Mars once had water flowing over the surface, but it disappeared billions of years ago. A new study suggests that in addition to being lost to space, much of the water could have been trapped in minerals in the planet's crust.

火星表面曾经有过水,但数十亿年前就消失了。一项新的研究表明,除了消失在太空之外,大部分水可能被困在这个星球地壳的矿物质中。

Oceans’ worth of ancient water may have been locked up in minerals in Mars's crust, increasing estimates for the total amount of that once flowed on the red planet.

具有海洋价值的古代水可能被锁在火星地壳的矿物质中,这使得研究人员对曾经在这颗红色星球上流动的水总量的估计增加了。

BY ROBIN GEORGE ANDREWS

作者罗宾·乔治·安德鲁斯
原创翻译:龙腾网 http://www.ltaaa.cn 转载请注明出处


Today, Mars is a frigid desert. But dried up deltas and riverbanks reveal that water once flowed over the plant’s surface. Where did it all go? Scientists have been trying to answer this question for decades, hoping to understand how Mars became an arid wasteland while its neighbor, Earth, kept hold of its water and became a biological paradise.

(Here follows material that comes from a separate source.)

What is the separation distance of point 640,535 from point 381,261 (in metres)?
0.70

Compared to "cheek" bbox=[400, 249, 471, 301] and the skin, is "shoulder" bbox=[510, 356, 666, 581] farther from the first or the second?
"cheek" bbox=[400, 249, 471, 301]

目前,火星是一个寒冷的沙漠。但这个星球上干涸的三角洲和河岸表明这个星球表面曾有水的痕迹。但是水都到哪里去了呢? 几十年来,科学家们一直试图回答这个问题,希望了解在其邻居地球能保持水源,成为生物天堂的情况下,火星是如何变成贫瘠的荒地的。

Now, by plugging observations of the red planet into new models, a team of geologists and atmospheric scientists has come up with a new picture of Mars’s past: Much of the planet’s ancient water could have been trapped within minerals in the crust, where it remains to this day.

最近,一个由地质学家和大气科学家组成的团队通过将对红色星球的观测数据插入到新的模型中的方法,计算得出了火星过去的新图像: 地球上许多古老的水可能被封存在地壳的矿物质中,而且这些水直到今天仍存在那里。

Prior research suggested that most of Mars’s water escaped into space as its atmosphere was stripped away by the sun’s radiation. But this new study, published today in the journal Science and virtually presented at this year’s Lunar and Planetary Science Conference, concludes that Mars’s water experienced both an atmospheric exodus and a geologic entrapment.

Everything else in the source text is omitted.